Example projects that involving scraping and displaying a rest endpoint
- Python 3.6
- Python pip
- Python Virtualenv
- PostgreSQL 10
- Ubuntu 18.04
- Linux Server
# Package
echo "deb http://apt.postgresql.org/pub/repos/apt/ bionic-pgdg main" > /etc/apt/sources.list.d/pgdg.list
wget --quiet -O - https://www.postgresql.org/media/keys/ACCC4CF8.asc | sudo apt-key add -
apt update
apt install postgresql-10 python3-pip -y
pip3 install virtualenv
# Setup postgresql
sudo -u postgres psql postgres
\password postgres
# Enter your strong password
\q
sudo service postgresql restart
psql -U postgres -h 127.0.0.1
CREATE DATABASE scrapy_x_flask;
\q
# Python
cd /home/
git clone https://github.com/clasense4/scrapyxflask.git
cd /home/scrapyxflask
virtualenv -p `which python3` env
source env/bin/activate
pip3 install -r requirements.txt
# Crawl
cd /home/scrapyxflask/scrapy_vietnammarkets
scrapy crawl vietnammarkets
# Import crawled result
cd /home/scrapyxflask/webserver
vim orator.yml
# Change your postgresql password
orator migrate --force
python importer.py
# Start flask app
cd /home/scrapyxflask/webserver
export FLASK_APP=main.py
flask run -h 0.0.0.0
# Get your public ip
ifconfig | grep inet | awk '{print $2}' | head -n 1
source env/bin/activate && cd webserver && sh test.sh
.....
Name Stmts Miss Cover
-----------------------------
main.py 33 1 97%
----------------------------------------------------------------------
Ran 5 tests in 0.185s
OK
I choose postgresql. Postgresql has rich feature, especially the powerfull json column. I can use that to store json and doing good query, in SQL language. Also postgre has extenstion that is really powerful, such as timescaledb, pipelinedb, postgis, citus, etc. Not only that, postgresql has good search support, that is trigram index. Unfortunately I'm not using that in this projects.
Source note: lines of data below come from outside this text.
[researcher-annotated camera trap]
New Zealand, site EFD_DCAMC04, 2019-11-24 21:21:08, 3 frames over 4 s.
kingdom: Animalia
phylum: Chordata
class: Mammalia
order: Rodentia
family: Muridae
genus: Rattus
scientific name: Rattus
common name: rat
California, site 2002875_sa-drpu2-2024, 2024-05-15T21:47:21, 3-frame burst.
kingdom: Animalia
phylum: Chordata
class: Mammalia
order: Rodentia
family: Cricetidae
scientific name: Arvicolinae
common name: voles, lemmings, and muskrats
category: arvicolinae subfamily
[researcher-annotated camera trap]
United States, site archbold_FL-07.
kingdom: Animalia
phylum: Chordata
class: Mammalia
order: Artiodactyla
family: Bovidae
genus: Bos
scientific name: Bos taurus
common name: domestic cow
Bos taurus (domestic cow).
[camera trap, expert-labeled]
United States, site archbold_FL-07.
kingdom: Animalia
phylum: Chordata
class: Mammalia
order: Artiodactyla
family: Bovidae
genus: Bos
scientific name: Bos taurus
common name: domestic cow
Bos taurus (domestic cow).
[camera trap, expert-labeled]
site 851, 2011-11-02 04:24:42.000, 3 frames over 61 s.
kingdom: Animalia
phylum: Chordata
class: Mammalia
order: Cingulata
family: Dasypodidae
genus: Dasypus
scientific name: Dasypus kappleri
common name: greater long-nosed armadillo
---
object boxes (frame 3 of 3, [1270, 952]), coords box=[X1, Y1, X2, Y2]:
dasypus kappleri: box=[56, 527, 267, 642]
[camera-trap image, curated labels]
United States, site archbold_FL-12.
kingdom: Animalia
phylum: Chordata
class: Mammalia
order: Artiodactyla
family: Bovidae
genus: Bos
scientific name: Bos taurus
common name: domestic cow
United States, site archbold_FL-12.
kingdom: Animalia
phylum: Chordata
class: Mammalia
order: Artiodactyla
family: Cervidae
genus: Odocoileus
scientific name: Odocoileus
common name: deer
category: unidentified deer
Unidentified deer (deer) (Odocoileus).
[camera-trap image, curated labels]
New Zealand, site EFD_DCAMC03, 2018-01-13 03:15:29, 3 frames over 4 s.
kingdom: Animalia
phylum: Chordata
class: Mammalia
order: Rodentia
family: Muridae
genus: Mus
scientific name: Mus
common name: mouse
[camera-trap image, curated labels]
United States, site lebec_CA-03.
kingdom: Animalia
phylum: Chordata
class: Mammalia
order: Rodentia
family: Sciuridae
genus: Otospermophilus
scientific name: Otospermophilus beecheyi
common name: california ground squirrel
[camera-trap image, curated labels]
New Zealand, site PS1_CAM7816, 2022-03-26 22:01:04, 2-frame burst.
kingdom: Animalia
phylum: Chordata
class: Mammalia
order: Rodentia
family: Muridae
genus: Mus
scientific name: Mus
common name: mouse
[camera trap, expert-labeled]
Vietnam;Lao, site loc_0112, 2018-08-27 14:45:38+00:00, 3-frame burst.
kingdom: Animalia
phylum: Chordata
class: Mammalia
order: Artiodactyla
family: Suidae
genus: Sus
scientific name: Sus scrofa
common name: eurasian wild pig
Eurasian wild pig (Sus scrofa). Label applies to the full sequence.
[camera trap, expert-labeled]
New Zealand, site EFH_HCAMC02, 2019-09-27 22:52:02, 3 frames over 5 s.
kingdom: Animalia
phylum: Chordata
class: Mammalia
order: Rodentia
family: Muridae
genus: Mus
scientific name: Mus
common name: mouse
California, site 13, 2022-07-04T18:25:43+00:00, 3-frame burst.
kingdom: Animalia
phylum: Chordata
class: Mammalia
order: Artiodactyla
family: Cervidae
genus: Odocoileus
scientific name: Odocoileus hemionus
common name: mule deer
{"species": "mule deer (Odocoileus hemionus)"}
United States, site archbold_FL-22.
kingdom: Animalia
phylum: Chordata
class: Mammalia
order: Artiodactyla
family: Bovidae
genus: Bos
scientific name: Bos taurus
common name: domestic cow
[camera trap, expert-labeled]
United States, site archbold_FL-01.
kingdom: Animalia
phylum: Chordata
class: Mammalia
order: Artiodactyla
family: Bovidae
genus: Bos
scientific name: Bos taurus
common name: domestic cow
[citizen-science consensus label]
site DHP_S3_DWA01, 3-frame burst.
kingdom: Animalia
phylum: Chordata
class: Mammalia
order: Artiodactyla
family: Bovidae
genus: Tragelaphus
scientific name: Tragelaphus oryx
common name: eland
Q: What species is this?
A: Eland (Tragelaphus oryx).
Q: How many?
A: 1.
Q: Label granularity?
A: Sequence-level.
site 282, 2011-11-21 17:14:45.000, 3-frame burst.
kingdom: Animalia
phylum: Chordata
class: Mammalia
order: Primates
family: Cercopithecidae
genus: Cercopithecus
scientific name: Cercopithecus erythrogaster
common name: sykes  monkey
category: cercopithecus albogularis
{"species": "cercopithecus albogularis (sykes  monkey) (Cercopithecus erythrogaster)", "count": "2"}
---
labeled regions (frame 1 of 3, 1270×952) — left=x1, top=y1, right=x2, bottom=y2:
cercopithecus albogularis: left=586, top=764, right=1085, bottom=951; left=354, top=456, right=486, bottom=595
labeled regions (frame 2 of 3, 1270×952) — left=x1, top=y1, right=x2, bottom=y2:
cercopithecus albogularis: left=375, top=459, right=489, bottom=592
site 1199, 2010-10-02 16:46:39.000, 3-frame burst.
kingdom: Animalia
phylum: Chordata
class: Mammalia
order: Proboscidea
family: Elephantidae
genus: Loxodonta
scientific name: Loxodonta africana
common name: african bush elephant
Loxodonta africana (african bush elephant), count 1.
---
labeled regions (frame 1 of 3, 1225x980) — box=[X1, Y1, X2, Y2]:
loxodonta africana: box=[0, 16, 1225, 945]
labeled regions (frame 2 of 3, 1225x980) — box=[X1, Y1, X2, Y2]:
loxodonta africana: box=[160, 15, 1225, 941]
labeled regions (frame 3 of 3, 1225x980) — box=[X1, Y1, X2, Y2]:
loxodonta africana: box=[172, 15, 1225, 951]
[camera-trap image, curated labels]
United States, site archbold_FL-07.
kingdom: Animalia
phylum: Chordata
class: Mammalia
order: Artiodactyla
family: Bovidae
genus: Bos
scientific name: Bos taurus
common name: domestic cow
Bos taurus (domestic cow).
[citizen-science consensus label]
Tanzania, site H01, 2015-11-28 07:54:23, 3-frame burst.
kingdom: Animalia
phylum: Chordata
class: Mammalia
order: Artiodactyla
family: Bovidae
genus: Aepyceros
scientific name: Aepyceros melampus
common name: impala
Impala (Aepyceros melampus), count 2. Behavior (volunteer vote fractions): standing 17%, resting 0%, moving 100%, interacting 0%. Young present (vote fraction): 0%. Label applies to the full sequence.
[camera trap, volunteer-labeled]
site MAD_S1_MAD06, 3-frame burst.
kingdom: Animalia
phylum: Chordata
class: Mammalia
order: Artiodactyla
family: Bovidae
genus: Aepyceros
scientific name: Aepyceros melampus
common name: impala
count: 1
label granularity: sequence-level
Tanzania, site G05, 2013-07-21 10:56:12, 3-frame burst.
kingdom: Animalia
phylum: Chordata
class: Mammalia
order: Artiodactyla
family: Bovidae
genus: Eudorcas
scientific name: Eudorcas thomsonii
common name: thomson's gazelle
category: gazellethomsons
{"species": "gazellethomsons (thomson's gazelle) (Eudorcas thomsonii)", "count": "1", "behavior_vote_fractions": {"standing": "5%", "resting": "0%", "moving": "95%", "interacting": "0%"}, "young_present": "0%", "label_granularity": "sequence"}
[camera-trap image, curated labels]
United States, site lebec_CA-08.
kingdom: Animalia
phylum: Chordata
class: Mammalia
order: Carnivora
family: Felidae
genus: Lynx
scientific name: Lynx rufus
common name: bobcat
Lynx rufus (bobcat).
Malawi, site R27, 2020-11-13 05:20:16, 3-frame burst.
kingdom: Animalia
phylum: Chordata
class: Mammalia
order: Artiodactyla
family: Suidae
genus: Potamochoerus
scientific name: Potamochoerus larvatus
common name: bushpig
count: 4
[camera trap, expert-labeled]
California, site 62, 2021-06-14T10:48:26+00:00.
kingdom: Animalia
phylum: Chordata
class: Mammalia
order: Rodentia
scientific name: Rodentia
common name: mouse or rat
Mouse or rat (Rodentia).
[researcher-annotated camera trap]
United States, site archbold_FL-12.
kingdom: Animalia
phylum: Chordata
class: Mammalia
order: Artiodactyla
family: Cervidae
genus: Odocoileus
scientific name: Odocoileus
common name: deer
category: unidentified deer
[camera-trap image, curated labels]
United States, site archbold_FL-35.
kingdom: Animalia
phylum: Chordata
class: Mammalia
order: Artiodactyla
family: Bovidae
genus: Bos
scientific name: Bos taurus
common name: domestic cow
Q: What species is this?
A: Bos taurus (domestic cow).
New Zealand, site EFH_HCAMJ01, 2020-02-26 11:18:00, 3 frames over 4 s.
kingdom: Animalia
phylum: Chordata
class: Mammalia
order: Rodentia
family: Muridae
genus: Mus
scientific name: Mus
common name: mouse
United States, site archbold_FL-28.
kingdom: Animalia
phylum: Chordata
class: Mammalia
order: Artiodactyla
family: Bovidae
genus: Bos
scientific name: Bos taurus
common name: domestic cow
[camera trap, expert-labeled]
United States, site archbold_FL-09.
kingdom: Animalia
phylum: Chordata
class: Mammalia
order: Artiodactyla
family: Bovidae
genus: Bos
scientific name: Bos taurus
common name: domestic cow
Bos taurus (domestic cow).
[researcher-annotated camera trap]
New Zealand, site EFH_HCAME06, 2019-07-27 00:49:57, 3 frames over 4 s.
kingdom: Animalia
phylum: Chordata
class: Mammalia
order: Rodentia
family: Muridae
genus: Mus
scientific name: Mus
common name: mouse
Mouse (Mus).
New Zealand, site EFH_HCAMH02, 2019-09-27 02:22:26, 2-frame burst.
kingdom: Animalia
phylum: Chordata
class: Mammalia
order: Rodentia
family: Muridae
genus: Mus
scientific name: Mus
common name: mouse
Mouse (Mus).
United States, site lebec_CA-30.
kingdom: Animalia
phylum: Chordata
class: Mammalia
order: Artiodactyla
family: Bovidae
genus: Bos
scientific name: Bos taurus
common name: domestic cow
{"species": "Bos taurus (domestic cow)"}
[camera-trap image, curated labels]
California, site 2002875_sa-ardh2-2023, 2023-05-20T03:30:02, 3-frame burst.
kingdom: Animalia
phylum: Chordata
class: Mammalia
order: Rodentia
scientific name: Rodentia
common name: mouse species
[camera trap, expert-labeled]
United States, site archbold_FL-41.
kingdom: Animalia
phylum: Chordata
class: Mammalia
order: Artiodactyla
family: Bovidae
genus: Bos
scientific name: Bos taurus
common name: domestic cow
Flask. It is easy and simple, but yes need to create our own skeleton app. I think to use great python 3 async supported framework, but I'm not really familiar with that. For example : Sanic, aiohttp, etc.
I use scrapy to crawl the content, and it has good support, for example, item pipeline. With single crawl, I can create multiple outputs. I have been using scrapy since 2010, and it is proven. I use orator orm, it is similar with laravel's eloquent I use nosetest with code coverage too.